Et tous s’entendent pour prévoir des prix à l’achat plus abordables au fil des années.

 

L’électrification permet-elle la réduction des GES?

Les études les plus complètes incluent les émissions de GES produites lors de tout le cycle de vie du véhicule (extraction des métaux, fabrication, utilisation et recyclage). Le CIRAIG, de Polytechnique Montréal, conclut «qu’après avoir parcouru 300 000 km, les véhicules électriques ont de 55 à 80% moins d’impact que les véhicules conventionnels». 
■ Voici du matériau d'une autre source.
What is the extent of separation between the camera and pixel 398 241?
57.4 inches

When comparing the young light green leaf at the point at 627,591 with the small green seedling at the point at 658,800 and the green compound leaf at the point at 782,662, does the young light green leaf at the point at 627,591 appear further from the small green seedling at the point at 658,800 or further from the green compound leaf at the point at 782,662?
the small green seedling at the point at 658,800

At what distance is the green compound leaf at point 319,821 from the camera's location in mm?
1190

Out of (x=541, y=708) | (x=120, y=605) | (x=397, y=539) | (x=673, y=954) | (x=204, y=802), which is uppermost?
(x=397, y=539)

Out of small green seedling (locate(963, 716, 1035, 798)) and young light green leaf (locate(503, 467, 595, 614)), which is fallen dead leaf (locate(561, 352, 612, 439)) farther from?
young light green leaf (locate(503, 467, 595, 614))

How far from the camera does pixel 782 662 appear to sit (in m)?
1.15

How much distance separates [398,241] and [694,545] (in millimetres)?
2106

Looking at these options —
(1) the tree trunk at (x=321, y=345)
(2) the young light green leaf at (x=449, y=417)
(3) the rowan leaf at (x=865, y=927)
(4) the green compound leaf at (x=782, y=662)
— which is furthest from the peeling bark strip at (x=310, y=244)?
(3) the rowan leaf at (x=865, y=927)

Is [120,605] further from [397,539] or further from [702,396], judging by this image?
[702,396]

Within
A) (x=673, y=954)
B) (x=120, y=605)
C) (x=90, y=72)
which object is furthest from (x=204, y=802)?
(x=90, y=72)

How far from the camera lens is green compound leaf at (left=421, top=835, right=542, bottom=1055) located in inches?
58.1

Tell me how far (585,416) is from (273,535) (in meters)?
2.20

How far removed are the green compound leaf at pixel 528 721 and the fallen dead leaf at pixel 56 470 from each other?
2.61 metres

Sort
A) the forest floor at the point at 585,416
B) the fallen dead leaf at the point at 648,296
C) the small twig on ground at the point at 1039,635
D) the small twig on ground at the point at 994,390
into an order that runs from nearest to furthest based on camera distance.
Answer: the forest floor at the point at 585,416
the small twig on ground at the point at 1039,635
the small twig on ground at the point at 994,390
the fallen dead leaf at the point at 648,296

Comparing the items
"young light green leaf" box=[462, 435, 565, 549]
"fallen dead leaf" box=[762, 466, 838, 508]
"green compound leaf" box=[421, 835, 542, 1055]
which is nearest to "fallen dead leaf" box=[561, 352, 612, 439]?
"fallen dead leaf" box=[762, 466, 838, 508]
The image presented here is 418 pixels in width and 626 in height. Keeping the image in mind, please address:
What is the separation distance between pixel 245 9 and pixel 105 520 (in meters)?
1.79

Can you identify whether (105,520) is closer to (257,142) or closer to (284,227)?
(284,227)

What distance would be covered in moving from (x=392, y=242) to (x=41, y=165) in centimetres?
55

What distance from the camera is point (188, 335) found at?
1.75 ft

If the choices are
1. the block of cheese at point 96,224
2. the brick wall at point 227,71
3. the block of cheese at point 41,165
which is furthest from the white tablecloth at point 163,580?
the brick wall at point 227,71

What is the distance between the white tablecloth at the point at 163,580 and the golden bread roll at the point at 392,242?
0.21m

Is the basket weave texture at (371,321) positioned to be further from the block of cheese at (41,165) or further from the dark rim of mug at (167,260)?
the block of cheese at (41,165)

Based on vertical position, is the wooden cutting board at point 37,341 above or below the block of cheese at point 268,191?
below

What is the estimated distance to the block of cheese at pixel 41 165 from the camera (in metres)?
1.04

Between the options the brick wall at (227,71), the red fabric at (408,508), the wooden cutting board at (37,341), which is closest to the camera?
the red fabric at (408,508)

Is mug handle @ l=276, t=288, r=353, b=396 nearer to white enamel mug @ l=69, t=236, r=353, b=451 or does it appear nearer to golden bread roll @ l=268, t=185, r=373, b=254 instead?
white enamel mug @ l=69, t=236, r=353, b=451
De plus, au moment de rendre l’âme, ils auront apporté «des bénéfices non négligeables sur la santé, sur les écosystèmes et sur l’épuisement des ressources», selon Équiterre.

 Il semble n’exister qu’une situation où le bénéfice est largement réduit, c’est celle où l’énergie électrique est produite par des centrales au charbon. Le Québec est privilégié puisque sa production d’électricité provient à 99% des barrages hydrauliques donc d’une énergie renouvelable. Zéro émission.

Et déjà, au Québec, les véhicules en fin de vie sont récupérés dans une proportion de 75%. De plus, Protégez-Vous rapporte qu’une entreprise québécoise prévoit récupérer 95% des composants des batteries. 

L’électrification des transports contribuera donc grandement à la réduction des GES dans latmosphère.

 

Maintenir la priorité à l’électrification

L’électrification des transports est donc efficace pour la réduction des GES de même que pour le budget des consommateurs. Malgré les hésitations récentes, les gouvernements maintiennent les mesures visant à décarboner les transports d’ici 2035.

Il faut déplorer ici la position irresponsable du parti conservateur du Canada, qui nie la responsabilité humaine dans les changements climatiques. Il faut avoir du culot pour avoir récemment présenté au Parlement une résolution visant à abandonner l’objectif d’éliminer les véhicules à essence d’ici 2035 – heureusement battue – alors que des groupes d’experts sur le climat nous annoncent que nous aurons bientôt dépassé la hausse de température du climat jugée critique, soit +1,5℃. Certains prévoient jusqu’à +4℃ si des mesures plus strictes et immédiates ne sont pas prises. 

Les glaciers fondent beaucoup plus rapidement que prévu, les feux de forêt sont de plus en plus dévastateurs, les ouragans plus fréquents et intenses, les inondations et l’érosion conséquente davantage impactantes et les chaleurs plus torrides.

L’électrification ne règlera pas le trop-plein de GES du secteur des transports à lui seul mais elle constitue un pas important dans cette direction.